Dolore privato, fermezza pubblica

Il dolore è fatto privato e la sua elaborazione da parte di chi lo ha subito nella testa e nella carne non è giudicabile. La famiglia di Valeria ha scelto legittimamente funerali laici ed ecumenici, astratti dal contesto che ha generato tanti lutti. Nessuno che non fosse stato a conoscenza dei fatti avrebbe potuto intuire o capire - assistendo alla cerimonia di piazza San Marco a Venezia - perché e per mano di chi Valeria è morta. Lo Stato ai suoi massimi livelli ha assistito - era presente anche il presidente Sergio Mattarella - in rispettoso silenzio. E fino a qui tutto torna, come si conviene in un Paese civile.

Ma non vorremmo che da oggi chiunque osasse pronunciare i nomi del nemico che ha ucciso Valeria pretendendo giustizia finisse all'indice in quanto provocatore, reazionario, pericoloso agitatore. Perché se il dolore privato può essere buonista ed ecumenico, quello pubblico non può che essere improntato sulla distinzione tra bravi e cattivi e sulla fermezza.
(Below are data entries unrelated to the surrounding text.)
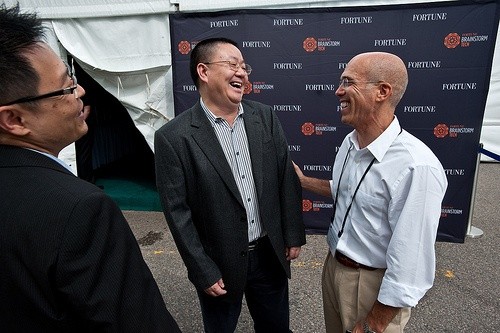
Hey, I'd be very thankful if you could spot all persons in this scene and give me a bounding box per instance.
[291,52,448,333]
[154,37,306,333]
[0,0,183,333]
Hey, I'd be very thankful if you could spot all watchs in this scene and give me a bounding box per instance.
[361,319,376,333]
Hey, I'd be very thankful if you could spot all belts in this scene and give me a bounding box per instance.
[247,240,269,253]
[334,249,375,270]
Hollande, che è un leader della sinistra europea e non un pericoloso fascista, dopo il minuto di silenzio in ricordo delle vittime ha giurato «vendetta» e promesso che «la Francia colpirà senza pietà» chi ha ucciso i suoi figli.
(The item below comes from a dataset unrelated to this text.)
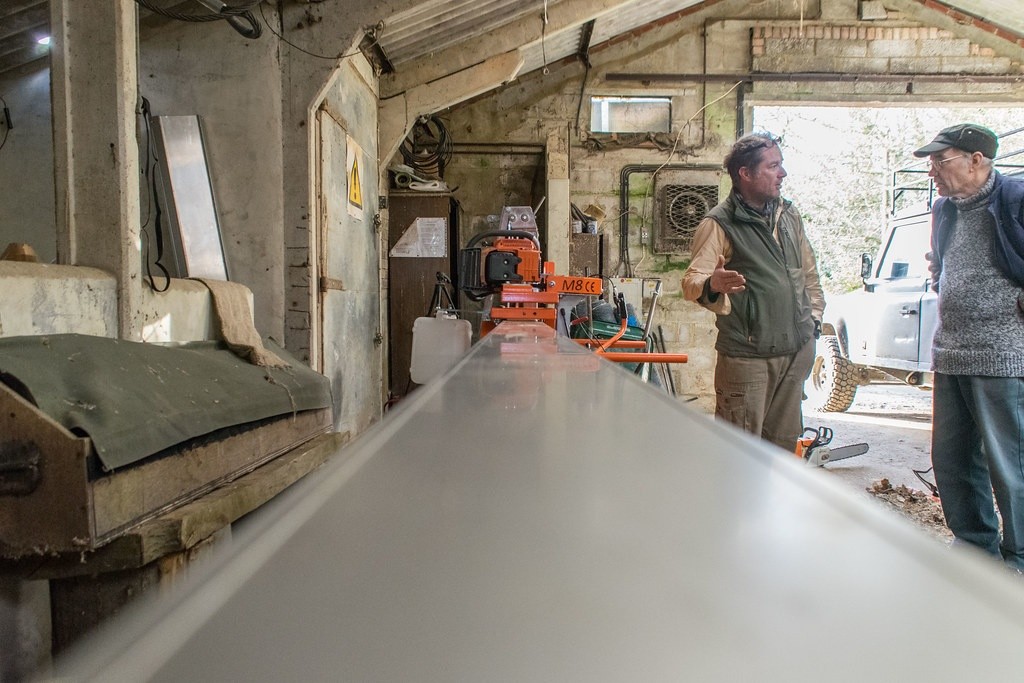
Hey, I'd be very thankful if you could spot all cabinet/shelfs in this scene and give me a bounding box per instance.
[388,192,464,408]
Non è vero che i nemici non esistono, che non si possono fare nomi e riferimenti perché altrimenti «così si incita all'odio». Ho ancora negli occhi Rosaria Schifani, moglie di uno degli uomini di scorta di Falcone saltati in aria nell'attentato di Capaci. Nella cattedrale di Palermo, al termine dei funerali, la donna, disse all'allora premier Spadolini: «Presidente, io voglio sentire una sola parola: lo vendicheremo. Se non puoi dirmela, presidente, non voglio sentire nulla, neanche una parola».
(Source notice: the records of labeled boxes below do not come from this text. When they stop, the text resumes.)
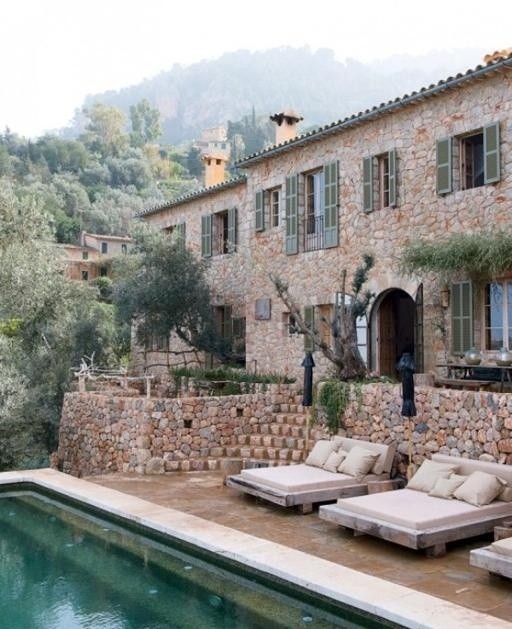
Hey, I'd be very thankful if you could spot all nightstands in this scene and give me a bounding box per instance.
[493,520,512,542]
[366,479,402,494]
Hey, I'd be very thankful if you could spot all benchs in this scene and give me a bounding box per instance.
[438,377,494,391]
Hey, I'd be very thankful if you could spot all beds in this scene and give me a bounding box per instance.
[225,434,397,514]
[468,536,512,581]
[317,453,512,558]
Poi, con le ultime forze rimastele, prese il microfono e pronunciò il famoso discorso: «Io, Rosaria Costa, vedova dell'agente Vito Schifani, a nome di tutti coloro che hanno dato la vita per lo Stato, chiedo innanzitutto che venga fatta giustizia, adesso. Rivolgendomi agli uomini della mafia, perché ci sono qua dentro e non, ma certamente non cristiani: sappiate che anche per voi c'è possibilità di perdono: io vi perdono, però vi dovete mettere in ginocchio, se avete il coraggio di cambiare. Ma loro non cambiano, loro non vogliono cambiare...».

Il cancro della mafia allora, quello

del terrorismo islamico oggi e dei loro amici «che sono qua dentro». Noi rispettiamo il silenzio dei genitori di Valeria, ma la pensiamo come Rosaria. Che a un funerale disse ai politici: voglio giustizia adesso o tacete.